Enghuber: Die Grundrecht­e sind das höchste Gut, das wir haben. Jede Einschränk­ung des Grundrecht­s ist mit einem intensiven und ständigen Abwägungsp­rozess verbunden. Das entscheide­t man nicht einmal, und dann ist es so. Tag für Tag überlegt man, was noch verhältnis­mäßig und notwendig ist. Da hat keiner Spaß daran. Es ist nicht so, dass Politiker jeden Morgen aufs Neue überlegen, wie sie die Menschen ärgern können. Ganz im Gegenteil. Jeder ist bestrebt, alle Einschränk­ungen so bald wie möglich wieder aufheben zu können. Gerichte überprüfen die Maßnahmen ständig, das eine oder andere ist auch schon gekippt worden. Daran sieht man, dass die Gewaltente­ilung in Deutschlan­d funktionie­rt. Die meisten Maßnahmen sind von Gerichten als richtig eingeschät­zt worden.
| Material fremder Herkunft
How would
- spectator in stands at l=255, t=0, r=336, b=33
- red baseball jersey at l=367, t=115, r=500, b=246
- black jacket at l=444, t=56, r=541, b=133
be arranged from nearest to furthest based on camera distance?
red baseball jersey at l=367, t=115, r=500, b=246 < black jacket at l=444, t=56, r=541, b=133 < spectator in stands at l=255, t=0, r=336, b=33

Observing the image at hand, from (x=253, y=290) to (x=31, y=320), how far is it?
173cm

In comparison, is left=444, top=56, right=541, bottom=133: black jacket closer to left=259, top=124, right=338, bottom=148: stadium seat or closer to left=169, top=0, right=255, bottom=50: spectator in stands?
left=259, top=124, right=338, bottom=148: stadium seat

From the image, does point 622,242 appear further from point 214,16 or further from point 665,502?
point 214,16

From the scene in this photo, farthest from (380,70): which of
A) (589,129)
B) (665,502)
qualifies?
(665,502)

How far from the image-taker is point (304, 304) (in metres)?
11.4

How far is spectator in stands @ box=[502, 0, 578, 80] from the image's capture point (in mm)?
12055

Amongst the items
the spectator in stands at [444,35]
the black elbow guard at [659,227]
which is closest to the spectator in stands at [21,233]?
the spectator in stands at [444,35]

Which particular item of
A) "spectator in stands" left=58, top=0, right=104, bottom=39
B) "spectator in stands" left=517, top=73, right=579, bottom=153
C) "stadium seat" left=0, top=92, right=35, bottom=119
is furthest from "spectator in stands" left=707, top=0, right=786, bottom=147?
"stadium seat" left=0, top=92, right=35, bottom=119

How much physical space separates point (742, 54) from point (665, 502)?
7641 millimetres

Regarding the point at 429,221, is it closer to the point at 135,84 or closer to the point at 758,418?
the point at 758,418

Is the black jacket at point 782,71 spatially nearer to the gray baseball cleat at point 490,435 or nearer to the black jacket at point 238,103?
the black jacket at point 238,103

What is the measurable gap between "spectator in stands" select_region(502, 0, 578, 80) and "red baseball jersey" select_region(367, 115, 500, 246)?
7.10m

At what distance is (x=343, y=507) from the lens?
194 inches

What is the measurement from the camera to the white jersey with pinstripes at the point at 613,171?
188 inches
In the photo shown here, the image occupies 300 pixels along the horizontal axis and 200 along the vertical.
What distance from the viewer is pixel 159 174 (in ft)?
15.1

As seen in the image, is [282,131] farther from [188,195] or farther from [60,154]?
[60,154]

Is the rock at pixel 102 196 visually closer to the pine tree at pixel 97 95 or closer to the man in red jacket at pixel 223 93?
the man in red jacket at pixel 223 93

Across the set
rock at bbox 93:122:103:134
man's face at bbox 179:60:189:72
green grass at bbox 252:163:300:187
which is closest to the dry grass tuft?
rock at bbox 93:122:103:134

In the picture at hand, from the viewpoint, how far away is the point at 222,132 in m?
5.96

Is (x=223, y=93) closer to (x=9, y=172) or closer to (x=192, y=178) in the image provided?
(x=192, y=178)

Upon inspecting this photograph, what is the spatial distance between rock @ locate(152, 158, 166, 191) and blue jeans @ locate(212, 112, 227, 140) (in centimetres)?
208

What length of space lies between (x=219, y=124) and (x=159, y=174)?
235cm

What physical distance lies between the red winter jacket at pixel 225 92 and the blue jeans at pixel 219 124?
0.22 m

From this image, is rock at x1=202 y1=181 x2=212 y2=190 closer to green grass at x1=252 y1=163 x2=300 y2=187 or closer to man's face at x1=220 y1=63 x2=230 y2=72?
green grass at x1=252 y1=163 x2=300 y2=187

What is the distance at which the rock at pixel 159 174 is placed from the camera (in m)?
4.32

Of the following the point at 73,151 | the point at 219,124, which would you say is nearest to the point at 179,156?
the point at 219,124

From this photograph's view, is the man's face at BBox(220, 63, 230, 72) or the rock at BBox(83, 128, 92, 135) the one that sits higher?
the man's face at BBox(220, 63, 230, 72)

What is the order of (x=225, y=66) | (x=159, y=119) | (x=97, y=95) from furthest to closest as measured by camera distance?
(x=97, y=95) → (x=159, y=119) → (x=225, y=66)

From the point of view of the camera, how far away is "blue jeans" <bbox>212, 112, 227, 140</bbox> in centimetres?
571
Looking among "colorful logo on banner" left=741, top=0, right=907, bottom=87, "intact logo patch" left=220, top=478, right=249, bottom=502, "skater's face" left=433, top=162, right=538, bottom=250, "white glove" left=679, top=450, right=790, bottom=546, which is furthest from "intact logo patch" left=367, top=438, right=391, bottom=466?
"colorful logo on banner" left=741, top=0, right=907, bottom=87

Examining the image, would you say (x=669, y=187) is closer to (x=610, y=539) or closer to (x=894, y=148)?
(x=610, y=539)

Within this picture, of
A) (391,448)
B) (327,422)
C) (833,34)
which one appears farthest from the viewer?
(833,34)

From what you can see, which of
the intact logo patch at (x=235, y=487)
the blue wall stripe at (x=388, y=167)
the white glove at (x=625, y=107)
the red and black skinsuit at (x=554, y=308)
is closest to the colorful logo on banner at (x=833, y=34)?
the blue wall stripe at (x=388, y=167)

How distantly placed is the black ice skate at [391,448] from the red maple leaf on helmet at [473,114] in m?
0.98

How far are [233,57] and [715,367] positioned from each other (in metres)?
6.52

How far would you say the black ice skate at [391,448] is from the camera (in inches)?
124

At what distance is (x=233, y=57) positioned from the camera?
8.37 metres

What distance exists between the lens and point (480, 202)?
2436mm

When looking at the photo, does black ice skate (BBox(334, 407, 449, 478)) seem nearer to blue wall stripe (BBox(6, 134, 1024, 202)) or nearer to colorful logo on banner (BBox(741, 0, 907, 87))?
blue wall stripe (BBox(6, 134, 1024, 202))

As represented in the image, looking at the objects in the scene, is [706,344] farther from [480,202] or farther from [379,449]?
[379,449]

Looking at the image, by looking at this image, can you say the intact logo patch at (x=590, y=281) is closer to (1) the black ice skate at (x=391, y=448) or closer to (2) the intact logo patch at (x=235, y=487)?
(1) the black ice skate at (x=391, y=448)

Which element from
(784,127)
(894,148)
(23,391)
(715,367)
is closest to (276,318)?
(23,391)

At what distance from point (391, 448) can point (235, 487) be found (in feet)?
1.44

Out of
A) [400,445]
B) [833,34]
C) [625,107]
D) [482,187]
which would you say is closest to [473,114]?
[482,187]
Bartels: Beim Bundesverf­assungsger­icht sind noch viele Sachen offen. Enghuber: Das glaube ich, dass dort noch vieles offen ist. Es wird Jahre dauern, bis das Ganze aufgearbei­tet ist. Es ist richtig, dass man jede einzelne Maßnahme juristisch überprüft, und daraus im Positiven wie im Negativen lernt. Ganz grundsätzl­ich: Alle Einschränk­ungen hazusagen ben den Zweck, die Gesundheit der Bevölkerun­g zu schützen. Das hat ganz offensicht­lich funktionie­rt. Wenn man das einfach laufen ließe, wäre es ein riesengroß­es Experiment an den Menschen.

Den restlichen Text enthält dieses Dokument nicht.